Дольф осторожно спустился по склону. Наверное, не хотел повторять мой номер на бис.
– Ты знаешь, что это? – спросил он.
– Оборотень.
– Объясни. – У него был уже наготове верный блокнот с авторучкой.
Я объяснила, что нашла и что думаю.
– У нас не было случая с диким ликантропом с момента образования нашей группы. Ты уверена?

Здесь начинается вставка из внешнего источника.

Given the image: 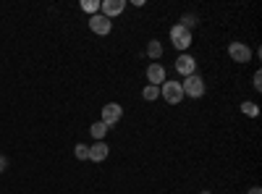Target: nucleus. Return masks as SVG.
<instances>
[{
  "label": "nucleus",
  "mask_w": 262,
  "mask_h": 194,
  "mask_svg": "<svg viewBox=\"0 0 262 194\" xmlns=\"http://www.w3.org/2000/svg\"><path fill=\"white\" fill-rule=\"evenodd\" d=\"M181 90H184V97H191V100H200L202 95H205V79L200 76V74H191V76H186L184 81H181Z\"/></svg>",
  "instance_id": "1"
},
{
  "label": "nucleus",
  "mask_w": 262,
  "mask_h": 194,
  "mask_svg": "<svg viewBox=\"0 0 262 194\" xmlns=\"http://www.w3.org/2000/svg\"><path fill=\"white\" fill-rule=\"evenodd\" d=\"M191 32L189 29H184L181 24H176V27H170V45L176 48L179 53H186L189 48H191Z\"/></svg>",
  "instance_id": "2"
},
{
  "label": "nucleus",
  "mask_w": 262,
  "mask_h": 194,
  "mask_svg": "<svg viewBox=\"0 0 262 194\" xmlns=\"http://www.w3.org/2000/svg\"><path fill=\"white\" fill-rule=\"evenodd\" d=\"M160 97L168 102V105H179L184 100V90H181V81H163L160 84Z\"/></svg>",
  "instance_id": "3"
},
{
  "label": "nucleus",
  "mask_w": 262,
  "mask_h": 194,
  "mask_svg": "<svg viewBox=\"0 0 262 194\" xmlns=\"http://www.w3.org/2000/svg\"><path fill=\"white\" fill-rule=\"evenodd\" d=\"M121 118H123V107L118 105V102H107V105H102V116H100V121L111 128V126H116V123H121Z\"/></svg>",
  "instance_id": "4"
},
{
  "label": "nucleus",
  "mask_w": 262,
  "mask_h": 194,
  "mask_svg": "<svg viewBox=\"0 0 262 194\" xmlns=\"http://www.w3.org/2000/svg\"><path fill=\"white\" fill-rule=\"evenodd\" d=\"M228 55H231L233 63H249L252 60V50H249L247 42H231V45H228Z\"/></svg>",
  "instance_id": "5"
},
{
  "label": "nucleus",
  "mask_w": 262,
  "mask_h": 194,
  "mask_svg": "<svg viewBox=\"0 0 262 194\" xmlns=\"http://www.w3.org/2000/svg\"><path fill=\"white\" fill-rule=\"evenodd\" d=\"M86 21H90V29H92L95 34H100V37L111 34V29H113V21L107 18V16H102V13H95V16H90Z\"/></svg>",
  "instance_id": "6"
},
{
  "label": "nucleus",
  "mask_w": 262,
  "mask_h": 194,
  "mask_svg": "<svg viewBox=\"0 0 262 194\" xmlns=\"http://www.w3.org/2000/svg\"><path fill=\"white\" fill-rule=\"evenodd\" d=\"M126 11V0H102L100 3V13L102 16H107V18H116V16H121Z\"/></svg>",
  "instance_id": "7"
},
{
  "label": "nucleus",
  "mask_w": 262,
  "mask_h": 194,
  "mask_svg": "<svg viewBox=\"0 0 262 194\" xmlns=\"http://www.w3.org/2000/svg\"><path fill=\"white\" fill-rule=\"evenodd\" d=\"M176 71L184 74V79L191 76V74H196V60H194V55H189V53H179V58H176Z\"/></svg>",
  "instance_id": "8"
},
{
  "label": "nucleus",
  "mask_w": 262,
  "mask_h": 194,
  "mask_svg": "<svg viewBox=\"0 0 262 194\" xmlns=\"http://www.w3.org/2000/svg\"><path fill=\"white\" fill-rule=\"evenodd\" d=\"M165 66H163V63H149V66H147V81L152 84V87H160V84L165 81Z\"/></svg>",
  "instance_id": "9"
},
{
  "label": "nucleus",
  "mask_w": 262,
  "mask_h": 194,
  "mask_svg": "<svg viewBox=\"0 0 262 194\" xmlns=\"http://www.w3.org/2000/svg\"><path fill=\"white\" fill-rule=\"evenodd\" d=\"M107 155H111V147H107V142H95V144H90V160H92V163H102V160H107Z\"/></svg>",
  "instance_id": "10"
},
{
  "label": "nucleus",
  "mask_w": 262,
  "mask_h": 194,
  "mask_svg": "<svg viewBox=\"0 0 262 194\" xmlns=\"http://www.w3.org/2000/svg\"><path fill=\"white\" fill-rule=\"evenodd\" d=\"M147 58L155 60V63L163 58V42H160V39H149V45H147Z\"/></svg>",
  "instance_id": "11"
},
{
  "label": "nucleus",
  "mask_w": 262,
  "mask_h": 194,
  "mask_svg": "<svg viewBox=\"0 0 262 194\" xmlns=\"http://www.w3.org/2000/svg\"><path fill=\"white\" fill-rule=\"evenodd\" d=\"M90 134L95 137V142H105V134H107V126H105L102 121H97V123H92V126H90Z\"/></svg>",
  "instance_id": "12"
},
{
  "label": "nucleus",
  "mask_w": 262,
  "mask_h": 194,
  "mask_svg": "<svg viewBox=\"0 0 262 194\" xmlns=\"http://www.w3.org/2000/svg\"><path fill=\"white\" fill-rule=\"evenodd\" d=\"M142 97H144L147 102H155V100L160 97V87H152V84H147V87L142 90Z\"/></svg>",
  "instance_id": "13"
},
{
  "label": "nucleus",
  "mask_w": 262,
  "mask_h": 194,
  "mask_svg": "<svg viewBox=\"0 0 262 194\" xmlns=\"http://www.w3.org/2000/svg\"><path fill=\"white\" fill-rule=\"evenodd\" d=\"M242 113H244V116H249V118H257V116H259V107H257L254 102L244 100V102H242Z\"/></svg>",
  "instance_id": "14"
},
{
  "label": "nucleus",
  "mask_w": 262,
  "mask_h": 194,
  "mask_svg": "<svg viewBox=\"0 0 262 194\" xmlns=\"http://www.w3.org/2000/svg\"><path fill=\"white\" fill-rule=\"evenodd\" d=\"M74 155H76V160H90V144H76L74 147Z\"/></svg>",
  "instance_id": "15"
},
{
  "label": "nucleus",
  "mask_w": 262,
  "mask_h": 194,
  "mask_svg": "<svg viewBox=\"0 0 262 194\" xmlns=\"http://www.w3.org/2000/svg\"><path fill=\"white\" fill-rule=\"evenodd\" d=\"M81 8L90 13V16H95V13H100V0H84Z\"/></svg>",
  "instance_id": "16"
},
{
  "label": "nucleus",
  "mask_w": 262,
  "mask_h": 194,
  "mask_svg": "<svg viewBox=\"0 0 262 194\" xmlns=\"http://www.w3.org/2000/svg\"><path fill=\"white\" fill-rule=\"evenodd\" d=\"M252 81H254V90H257V92H259V90H262V74H259V71H257V74H254V79H252Z\"/></svg>",
  "instance_id": "17"
},
{
  "label": "nucleus",
  "mask_w": 262,
  "mask_h": 194,
  "mask_svg": "<svg viewBox=\"0 0 262 194\" xmlns=\"http://www.w3.org/2000/svg\"><path fill=\"white\" fill-rule=\"evenodd\" d=\"M6 165H8V158H6V155H0V174L6 170Z\"/></svg>",
  "instance_id": "18"
},
{
  "label": "nucleus",
  "mask_w": 262,
  "mask_h": 194,
  "mask_svg": "<svg viewBox=\"0 0 262 194\" xmlns=\"http://www.w3.org/2000/svg\"><path fill=\"white\" fill-rule=\"evenodd\" d=\"M249 194H262V189H259V186H252V189H249Z\"/></svg>",
  "instance_id": "19"
},
{
  "label": "nucleus",
  "mask_w": 262,
  "mask_h": 194,
  "mask_svg": "<svg viewBox=\"0 0 262 194\" xmlns=\"http://www.w3.org/2000/svg\"><path fill=\"white\" fill-rule=\"evenodd\" d=\"M200 194H210V191H200Z\"/></svg>",
  "instance_id": "20"
}]
</instances>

– Уверена, что это оборотень, но я не говорила, что это ликантроп.
– Объясни.
– Все ликантропы – оборотни по определению, но не все оборотни – ликантропы. Ликантропия – это болезнь, которой можно заразиться после нападения или после прививки неудачной вакциной.
Он поднял на меня глаза:
– Этой штукой можно заразиться от вакцины?
– Случается.
– Полезно будет знать, – сказал он. – А как это можно быть оборотнем и не быть ликантропом?
– Обычно это передается по наследству. Сторожевые псы семьи, дикие звери, гигантские коты. Кто-то один в поколении несет в себе эти гены и перекидывается.
– Это связано с фазами луны, как обычная ликантропия?
– Нет. Сторожевой пес появляется, когда он нужен семье. Война там или какая-то физическая опасность. Есть люди-лебеди – эти связаны с луной, но все равно это наследственное.